### Requirement
Find the line with "scientific name: Rusa unicolor" in the records below. Copy it and every line after it, up to and including the line with "scientific name: Sceloporus".

Collected data
--- START ---

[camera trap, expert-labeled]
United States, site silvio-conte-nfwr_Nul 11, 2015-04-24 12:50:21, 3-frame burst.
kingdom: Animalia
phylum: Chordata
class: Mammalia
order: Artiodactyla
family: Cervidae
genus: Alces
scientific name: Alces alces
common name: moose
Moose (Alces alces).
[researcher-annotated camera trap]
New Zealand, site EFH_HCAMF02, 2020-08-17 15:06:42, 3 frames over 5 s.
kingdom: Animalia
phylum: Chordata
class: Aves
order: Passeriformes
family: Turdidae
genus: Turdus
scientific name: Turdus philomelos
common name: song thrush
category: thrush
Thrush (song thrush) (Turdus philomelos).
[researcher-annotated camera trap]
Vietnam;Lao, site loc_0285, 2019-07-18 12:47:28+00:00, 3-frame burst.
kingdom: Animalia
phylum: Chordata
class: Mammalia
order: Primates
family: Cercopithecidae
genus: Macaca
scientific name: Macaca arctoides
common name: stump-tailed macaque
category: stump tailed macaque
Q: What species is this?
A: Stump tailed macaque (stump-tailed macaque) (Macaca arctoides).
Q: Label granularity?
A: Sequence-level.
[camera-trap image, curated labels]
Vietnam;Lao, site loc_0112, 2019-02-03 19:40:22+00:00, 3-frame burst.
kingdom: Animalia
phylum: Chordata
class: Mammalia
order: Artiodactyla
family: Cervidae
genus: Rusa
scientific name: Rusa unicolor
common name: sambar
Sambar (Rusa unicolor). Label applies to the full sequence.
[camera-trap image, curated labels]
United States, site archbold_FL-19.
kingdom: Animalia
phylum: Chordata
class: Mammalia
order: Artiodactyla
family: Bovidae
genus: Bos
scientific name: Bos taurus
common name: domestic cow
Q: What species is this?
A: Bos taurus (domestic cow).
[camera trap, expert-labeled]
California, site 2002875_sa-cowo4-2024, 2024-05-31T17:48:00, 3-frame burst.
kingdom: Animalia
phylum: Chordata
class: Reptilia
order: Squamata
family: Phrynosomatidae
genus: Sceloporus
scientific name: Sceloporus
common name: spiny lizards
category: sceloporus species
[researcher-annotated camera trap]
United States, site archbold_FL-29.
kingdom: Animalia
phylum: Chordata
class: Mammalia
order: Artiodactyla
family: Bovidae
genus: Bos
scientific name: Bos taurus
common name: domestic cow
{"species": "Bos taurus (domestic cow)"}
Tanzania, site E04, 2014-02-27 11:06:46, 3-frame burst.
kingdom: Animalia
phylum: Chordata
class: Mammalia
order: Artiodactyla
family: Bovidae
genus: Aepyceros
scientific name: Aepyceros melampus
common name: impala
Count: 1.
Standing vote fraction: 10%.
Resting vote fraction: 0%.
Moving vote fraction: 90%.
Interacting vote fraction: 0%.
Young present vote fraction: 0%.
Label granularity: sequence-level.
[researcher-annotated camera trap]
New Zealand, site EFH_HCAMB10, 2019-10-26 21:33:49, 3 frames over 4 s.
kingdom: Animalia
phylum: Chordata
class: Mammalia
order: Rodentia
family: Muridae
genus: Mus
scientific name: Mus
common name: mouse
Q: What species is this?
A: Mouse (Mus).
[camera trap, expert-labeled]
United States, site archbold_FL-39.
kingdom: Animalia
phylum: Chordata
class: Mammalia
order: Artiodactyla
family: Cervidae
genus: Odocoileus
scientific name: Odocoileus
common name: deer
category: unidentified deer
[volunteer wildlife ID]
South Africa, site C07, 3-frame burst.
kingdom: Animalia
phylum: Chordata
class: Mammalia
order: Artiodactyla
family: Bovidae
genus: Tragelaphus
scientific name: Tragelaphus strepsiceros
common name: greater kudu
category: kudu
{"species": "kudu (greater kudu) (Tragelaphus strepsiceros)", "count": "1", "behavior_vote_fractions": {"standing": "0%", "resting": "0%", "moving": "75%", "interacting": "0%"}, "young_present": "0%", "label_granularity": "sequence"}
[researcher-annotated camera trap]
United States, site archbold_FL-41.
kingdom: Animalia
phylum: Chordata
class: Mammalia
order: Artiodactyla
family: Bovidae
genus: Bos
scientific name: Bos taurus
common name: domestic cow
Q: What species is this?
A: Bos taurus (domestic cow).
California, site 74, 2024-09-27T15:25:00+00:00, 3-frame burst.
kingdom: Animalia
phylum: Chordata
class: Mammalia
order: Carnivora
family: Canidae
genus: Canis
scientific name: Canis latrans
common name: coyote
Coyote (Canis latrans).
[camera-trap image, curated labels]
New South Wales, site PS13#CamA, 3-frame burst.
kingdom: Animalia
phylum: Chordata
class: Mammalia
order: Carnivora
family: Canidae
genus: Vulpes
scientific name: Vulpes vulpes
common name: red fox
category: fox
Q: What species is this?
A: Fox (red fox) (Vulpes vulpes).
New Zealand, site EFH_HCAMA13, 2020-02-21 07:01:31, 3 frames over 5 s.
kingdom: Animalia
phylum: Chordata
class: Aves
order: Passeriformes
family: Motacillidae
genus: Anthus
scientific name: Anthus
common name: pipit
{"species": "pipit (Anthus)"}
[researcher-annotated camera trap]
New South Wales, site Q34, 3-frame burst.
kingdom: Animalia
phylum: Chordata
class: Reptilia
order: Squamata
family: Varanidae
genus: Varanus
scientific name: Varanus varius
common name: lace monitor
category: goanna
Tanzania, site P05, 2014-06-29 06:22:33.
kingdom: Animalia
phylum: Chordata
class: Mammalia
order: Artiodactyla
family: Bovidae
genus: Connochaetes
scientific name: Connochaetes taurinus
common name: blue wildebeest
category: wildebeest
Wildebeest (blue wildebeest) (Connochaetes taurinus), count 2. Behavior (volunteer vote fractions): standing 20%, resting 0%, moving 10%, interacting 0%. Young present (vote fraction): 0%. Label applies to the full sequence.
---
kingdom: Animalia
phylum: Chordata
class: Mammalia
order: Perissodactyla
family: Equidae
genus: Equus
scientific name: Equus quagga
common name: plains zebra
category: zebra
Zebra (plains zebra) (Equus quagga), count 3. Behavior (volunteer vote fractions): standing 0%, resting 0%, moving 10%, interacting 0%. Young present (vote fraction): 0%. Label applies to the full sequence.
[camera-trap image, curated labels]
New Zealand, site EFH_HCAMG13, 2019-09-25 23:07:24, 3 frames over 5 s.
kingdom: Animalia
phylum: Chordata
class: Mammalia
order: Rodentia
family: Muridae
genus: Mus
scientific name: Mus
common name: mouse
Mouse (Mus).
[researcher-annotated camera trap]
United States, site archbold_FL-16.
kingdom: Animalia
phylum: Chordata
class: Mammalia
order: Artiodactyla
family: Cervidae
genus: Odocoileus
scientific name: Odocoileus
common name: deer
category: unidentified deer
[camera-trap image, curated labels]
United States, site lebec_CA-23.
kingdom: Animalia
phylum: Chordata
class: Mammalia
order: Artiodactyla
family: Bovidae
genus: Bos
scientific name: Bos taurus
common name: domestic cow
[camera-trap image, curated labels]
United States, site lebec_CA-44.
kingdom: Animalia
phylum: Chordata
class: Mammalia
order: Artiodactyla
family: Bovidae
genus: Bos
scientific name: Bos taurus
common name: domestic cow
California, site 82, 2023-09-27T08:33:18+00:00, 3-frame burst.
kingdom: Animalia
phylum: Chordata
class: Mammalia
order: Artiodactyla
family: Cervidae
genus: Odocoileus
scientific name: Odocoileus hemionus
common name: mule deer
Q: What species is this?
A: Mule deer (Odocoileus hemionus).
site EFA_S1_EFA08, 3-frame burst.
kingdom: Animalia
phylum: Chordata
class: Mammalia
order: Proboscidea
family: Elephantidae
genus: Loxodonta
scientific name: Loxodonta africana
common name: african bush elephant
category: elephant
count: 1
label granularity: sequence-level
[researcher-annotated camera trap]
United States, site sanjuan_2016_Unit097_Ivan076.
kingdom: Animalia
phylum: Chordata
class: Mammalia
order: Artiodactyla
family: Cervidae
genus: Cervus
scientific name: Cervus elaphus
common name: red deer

--- END ---

### Result
scientific name: Rusa unicolor
common name: sambar
Sambar (Rusa unicolor). Label applies to the full sequence.
[camera-trap image, curated labels]
United States, site archbold_FL-19.
kingdom: Animalia
phylum: Chordata
class: Mammalia
order: Artiodactyla
family: Bovidae
genus: Bos
scientific name: Bos taurus
common name: domestic cow
Q: What species is this?
A: Bos taurus (domestic cow).
[camera trap, expert-labeled]
California, site 2002875_sa-cowo4-2024, 2024-05-31T17:48:00, 3-frame burst.
kingdom: Animalia
phylum: Chordata
class: Reptilia
order: Squamata
family: Phrynosomatidae
genus: Sceloporus
scientific name: Sceloporus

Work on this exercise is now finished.